CAN YOU FIND THE FAMOUS PERSON HIDDEN IN EVERY STORY?
Dreamers, singers, heroes and killers, they can dazzle with their beauty or their talent or their unmitigated evil, yet inside themselves, they are as frail and desperate as the rest of us. But can you see them? Can you unravel the truth?
It’s publication day for Backstories by Simon Van Der Velde, a unique and novel collection of stories that are a mysterious peep inside the lives of some people you might think you know. But can you work out who they are? Happy publication day, Simon, and thank you for providing me with a digital copy of the book for the purposes of review. I have reviewed the book honestly and impartially.
When Simon approached me about reviewing this book, I can say I was intrigued. It is a concept I haven’t come across before – a collection of stories about the early lives of famous or infamous people, revealing clues about who they are, and little known facts about their early lives, but leaving the reader to try and guess who the author might be talking about. A curious but fascinating mix of fact and fiction, it was definitely something I needed to take a look at.
The book comprises fourteen short stories, giving us a snapshot in time in the lives of well known or notorious characters who will be familiar to most of us, but maybe not in the ways portrayed here. An interesting mix of fact woven into fiction, the author writes as if he is telling a story, and it is for the reader to dig beneath the prose to find out who is hiding behind the mask, and possibly find out things about popular figures we never knew before. This was certainly true for me. Whilst I am sure I worked out who each story was talking about, there were certainly some facts in there that I hadn’t known before, and sent me scuttling to the internet in search of confirmation that the author hadn’t made the basic facts up. The story, Banjo Boy, in particular had me saying, ‘Well, I never knew that about him before!’ From this perspective alone, it is a fascinating book to pick up.
The collection of characters that Simon chooses to explore is a curious one. Some I can understand why he wanted to discuss, a couple were less obvious, and a couple of them made me incredibly uncomfortable. Simon really gets under the skin and into the minds of the people he is talking about, and this is disturbing in the case of a couple of the less savoury characters. Being able to stir an emotion in the reader is the sign of a good writer; this is no less true when the emotion stirred is disquiet. I’m not sure I want to be in the skin of some of these people.
This is a book that is good for dipping in and out of, rather than reading through in one go, and would make a great topic of discussion between friends. I have already seen a fellow blogger saying she can’t work out who one of the subjects is and, since I think I know, I will reach out and see if she agrees with my theory later. Some of them are more obvious than others and, I think some of them will be easier to suss out for people of my generation than younger folk. It is a concept that played out well against my expectations and I applaud the author for achieving something new and interesting.

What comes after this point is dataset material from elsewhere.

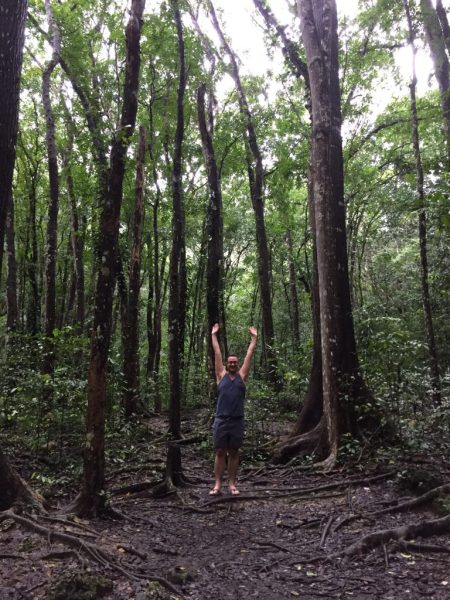 in the Mahogany forest in the Phillipines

Backstories is available in all formats from today and you can buy a copy here.
And, if you need any additional reason to buy the book, beyond my review above, Simon is donating 30% of all profits from Backstories to Stop Hate UK, The North East Autism Society and Friends of the Earth.
About the Author
Simon Van der Velde has worked variously as a barman, labourer, teacher, caterer and lawyer, as well as travelling throughout Europe and South America collecting characters and insights for his award-winning stories. Since completing a creative writing M.A. (with distinction)
in 2010, Simon’s work has won and been shortlisted for numerous awards including; The Yeovil Literary Prize, (twice), The Wasafiri New Writing Prize, The Luke Bitmead Bursary, The Frome Short- story Prize, The Harry Bowling Prize, The Henshaw Press Short Story Competition and The National Association of Writers’ Groups Open Competition – establishing him as one of the UK’s foremost short-story writers.
Simon now lives in Newcastle upon Tyne, England, with his wife, Nicola, their labradoodle, Barney and two tyrannical children.